A piece of Roman armor displayed at a museum.

Conservators at National Museums Scotland have reconstructed a 1,800-year-old segment of Roman armor that was broken into more than 100 pieces. The completed work will be part of an upcoming exhibition.

For several weeks, museum conservators painstakingly pieced together what they're calling an "ancient jigsaw puzzle." The second-century brass armor was shattered into dozens of pieces and discovered in 1906 scattered throughout Trimontium, a former Roman fort site located southeast of Edinburgh, according to a statement from National Museums Scotland.

The fragments have been in the museum's collection ever since, with the upper portion on display for the past 25 years. (The lower portion had been on loan with the Trimontium Museum.) 

"This is an incredibly rare object, and it's great that this exhibition gave us the opportunity to rebuild it," Fraser Hunter, principal curator of prehistoric and Roman archaeology at National Museums Scotland, said in the statement. "The transformation is striking."

Related: Roman dodecahedron uncovered by amateur archaeologists in the UK

Researchers initially thought the artifact was part of a thigh guard used by a cavalryman. However, as conservators worked out the arduous puzzle, they realized it was actually an armguard inspired by similar equipment worn by gladiators. The piece would have stretched from the shoulder to the hand and protected the wearer in battle.

"The flexible arm guard is an iconic piece of equipment for Roman gladiators, so it is unusual to see it as a sword-arm protection for Roman soldiers too," Richard Abdy, curator of Roman and Iron Age coins at the British Museum, said in the statement.
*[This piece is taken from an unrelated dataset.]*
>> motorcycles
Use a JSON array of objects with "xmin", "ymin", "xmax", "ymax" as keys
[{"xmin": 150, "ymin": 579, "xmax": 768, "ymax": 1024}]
The artifact will be on display Feb. 1 through June 23 as part of an upcoming exhibition at the British Museum titled "Legion: Life in the Roman Army."

"Now that it's been reconstructed, you can picture the legionary who once wore it," Hunter said. "It was both protection and status symbol — brass was expensive and would have gleamed like gold on his sword arm. It offers a vivid connection to this important period when Scotland sat on the Roman Empire's northern frontier."